These characteristics all generally true of commercial databases. Parenthetically I would also add that as such commercial databases are hostile to software engineering because they do not facilitate fast repeatable tests.

None of these problems are difficult to overcome with open-source software. Solutions:

Use a startup procedure optimized for low latency
Dynamically allocate global resources and generate configurations at runtime

Because Postgres is designed to scale up and not down it does put significant demands on the test harness:

Need to initialize state on a file system
We have to establish client-server access by communicating a URL
The multiprocess architecture of PG holds shared memory

SQLite imposes none of these complexities, will SQLite do?

Treating SQLite as a replacement for PG in your application is tempting: it's fast and doesn't require disk access...and it might be correct representation of what happens in production.

The ability to use SQLite as a "fake" instance of PG is a useful option. But, giving up on functionality that is useful to your application is a stiff tradeoff.

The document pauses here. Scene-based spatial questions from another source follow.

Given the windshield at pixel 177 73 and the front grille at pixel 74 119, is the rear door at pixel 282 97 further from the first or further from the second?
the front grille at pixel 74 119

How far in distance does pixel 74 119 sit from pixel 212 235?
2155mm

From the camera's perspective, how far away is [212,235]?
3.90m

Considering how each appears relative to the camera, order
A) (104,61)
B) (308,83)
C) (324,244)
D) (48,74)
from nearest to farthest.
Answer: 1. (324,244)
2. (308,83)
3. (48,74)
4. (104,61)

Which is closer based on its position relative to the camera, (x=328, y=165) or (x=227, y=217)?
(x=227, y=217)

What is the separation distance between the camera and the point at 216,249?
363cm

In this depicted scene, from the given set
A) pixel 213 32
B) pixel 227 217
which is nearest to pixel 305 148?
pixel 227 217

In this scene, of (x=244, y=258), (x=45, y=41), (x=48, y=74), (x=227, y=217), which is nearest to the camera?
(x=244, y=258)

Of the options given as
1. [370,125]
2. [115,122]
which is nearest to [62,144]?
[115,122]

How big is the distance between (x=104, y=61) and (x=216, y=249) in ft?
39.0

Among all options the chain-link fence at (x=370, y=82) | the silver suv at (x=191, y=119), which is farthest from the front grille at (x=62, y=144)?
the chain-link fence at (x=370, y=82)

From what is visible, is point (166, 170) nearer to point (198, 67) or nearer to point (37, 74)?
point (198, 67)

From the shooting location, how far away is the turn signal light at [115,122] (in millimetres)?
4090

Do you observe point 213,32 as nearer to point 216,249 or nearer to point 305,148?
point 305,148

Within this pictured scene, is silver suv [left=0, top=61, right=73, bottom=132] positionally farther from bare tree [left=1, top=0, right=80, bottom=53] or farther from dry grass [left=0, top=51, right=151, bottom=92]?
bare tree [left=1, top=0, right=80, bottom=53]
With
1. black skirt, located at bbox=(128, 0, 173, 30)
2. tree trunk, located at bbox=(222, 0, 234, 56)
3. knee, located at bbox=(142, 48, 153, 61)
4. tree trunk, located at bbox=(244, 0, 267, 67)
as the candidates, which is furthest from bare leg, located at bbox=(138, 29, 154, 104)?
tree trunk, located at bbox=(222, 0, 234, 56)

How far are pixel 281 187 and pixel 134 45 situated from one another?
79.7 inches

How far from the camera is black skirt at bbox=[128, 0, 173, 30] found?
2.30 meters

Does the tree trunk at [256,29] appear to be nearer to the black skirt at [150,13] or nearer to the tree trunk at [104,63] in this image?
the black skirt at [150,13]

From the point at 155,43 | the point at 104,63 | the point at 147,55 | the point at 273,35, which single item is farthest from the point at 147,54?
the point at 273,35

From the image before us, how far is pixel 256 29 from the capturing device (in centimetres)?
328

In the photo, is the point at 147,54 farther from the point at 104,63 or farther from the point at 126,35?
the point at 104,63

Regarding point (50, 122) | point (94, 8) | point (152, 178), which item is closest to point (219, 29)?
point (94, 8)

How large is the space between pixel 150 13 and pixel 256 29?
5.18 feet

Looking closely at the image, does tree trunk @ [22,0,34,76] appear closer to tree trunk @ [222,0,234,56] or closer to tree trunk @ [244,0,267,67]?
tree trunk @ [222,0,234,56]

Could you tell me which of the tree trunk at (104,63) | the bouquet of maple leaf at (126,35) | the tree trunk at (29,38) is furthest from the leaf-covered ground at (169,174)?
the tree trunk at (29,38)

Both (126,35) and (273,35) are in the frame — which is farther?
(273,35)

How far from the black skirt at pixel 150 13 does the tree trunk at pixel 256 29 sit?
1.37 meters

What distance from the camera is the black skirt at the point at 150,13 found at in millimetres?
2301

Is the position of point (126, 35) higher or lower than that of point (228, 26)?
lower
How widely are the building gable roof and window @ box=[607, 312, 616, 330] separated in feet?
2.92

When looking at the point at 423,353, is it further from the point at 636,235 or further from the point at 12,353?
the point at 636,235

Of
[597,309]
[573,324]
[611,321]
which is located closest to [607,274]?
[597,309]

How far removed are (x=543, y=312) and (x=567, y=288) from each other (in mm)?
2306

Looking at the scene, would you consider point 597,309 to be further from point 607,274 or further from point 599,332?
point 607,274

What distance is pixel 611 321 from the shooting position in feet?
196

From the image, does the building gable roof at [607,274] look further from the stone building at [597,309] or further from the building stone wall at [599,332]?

Will SQLite do? As a place to start, yes. The temptation to use SQLite for running tests is a very good, because you are already starting to define the scope of your tests by teaching your application to take advantage of the database.

How many of you know what the "PL" stands for in PL/pgSQL? No, it's not Programming Language, it's Procedural Language/PostgreSQL. That is in contrast with standard SQL, which is a Declarative Language.

If SQL is a language how do you write tests for an application that interacts with a database?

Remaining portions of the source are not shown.